At first, Gabe had feared the changes that Stella brought with her when she married Graham. Then, as he saw her gentle ministrations to both the land and the animals and then to her growing family, Gabe softened and accepted that everything around him would continue to shift over time but that he, at the center, would not. He would be the rock for this generation as he had been for the last.

It might have seemed out of character for Gabe to have revealed any clue to the Kirkwood secret, particularly to Poppy, who was still young and dreamy beneath her sharp wit. But once he had watched Sorrel for a week or two, he understood that he needn’t be alone as keeper anymore. Sorrel seemed to have the same kind of eye as Gabe. She noticed the tiny dragonfly hovering over the mock orange and smiled at the iridescent wings, she saw the hornet’s nest that hung hidden in terrible beauty under the Tithe Barn eaves and approached it without fear. She was the only one who could lure the skinny barn cat away from her kittens long enough to feed her scraps. One day as Gabe was overseeing the dredging at the pond, he saw her carefully, gently collect a fallen hatchling and reach high into the hedgerow to replace it in a nest. At first Gabe scoffed, prepared to dislike her just a little bit more for not knowing that she’d doomed the fragile thing with her touch. The mother bird would never accept it, and it would starve before it fledged. After Sorrel returned to her work, Gabe watched for the mother with a grim certainty that he’d have to keep the hounds away from the dead chick by afternoon. Instead, the mother returned and fed her nestlings without incident.

Gabe let his knowledge out bit by bit over the weeks it took for Sorrel to settle in and undertake her work. First he left the tapestry room door unlocked and let Poppy and Sorrel spend just enough time in the room to be frightened. Now he wasn’t sure if he meant to drive Sorrel off or draw her in further. He hadn’t expected Poppy to be so engaged in the matter of the Shakespeare Garden. Poppy had been distant of late, growing up and away, Gabe reckoned, and that was probably just as well. Soon enough Rupert would need to be made wise in the ways of the estate so that there would be a seamless transition when he inherited the title. Rupert clearly had his eye on taking over from his father, and a fine lord of the manor he would be. It was Poppy who seemed unable, unwilling, really, to take up her duties as Lady Philippa, a courtesy title but a powerful one. She had yet to choose a charity patronage, spent little time with her godmother, the Princess Royal, and rarely took advantage of the perquisites of inherited wealth. Still, her attention to Sorrel and the work of returning not just the garden but also the family to peace was encouraging.
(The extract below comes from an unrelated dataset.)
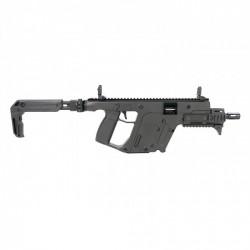 kriss-vector-sbr-enhanced---9mm-65-black-kv90-sbl30ca1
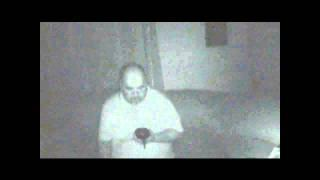 Private residence Spirit orb pass by.wmv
Seamless, that is what satisfied Gabe, no bumps, no hiccups, and certainly no outsiders to throw his world into chaos. Yet, here was Sorrel and instead of upending things, she seemed to be smoothing them over, for everyone.

Gabe had planned to show Sorrel the connection between the tapestries, the chapel, and Elizabeth’s book, but it was Poppy who had barged in with her mother in a state. Being a skilled lip reader was more than just an everyday necessity for Gabe. He picked up enormous amounts of useful intel simply by going about his business in the presence of others. Eavesdropping on Poppy and Stella as they took off their coats and greeted the dogs gave Gabe enough information about Graham’s weeks-long dissembling that he knew he had to act quickly. As soon as Stella headed out to the garden, Gabe had taken his chance and given his next secret over to the girl. Now, as he watched Poppy and Sorrel laughing together, he felt less guilty about exposing Poppy to the secrets. Together the two women were more powerful, Gabe was certain.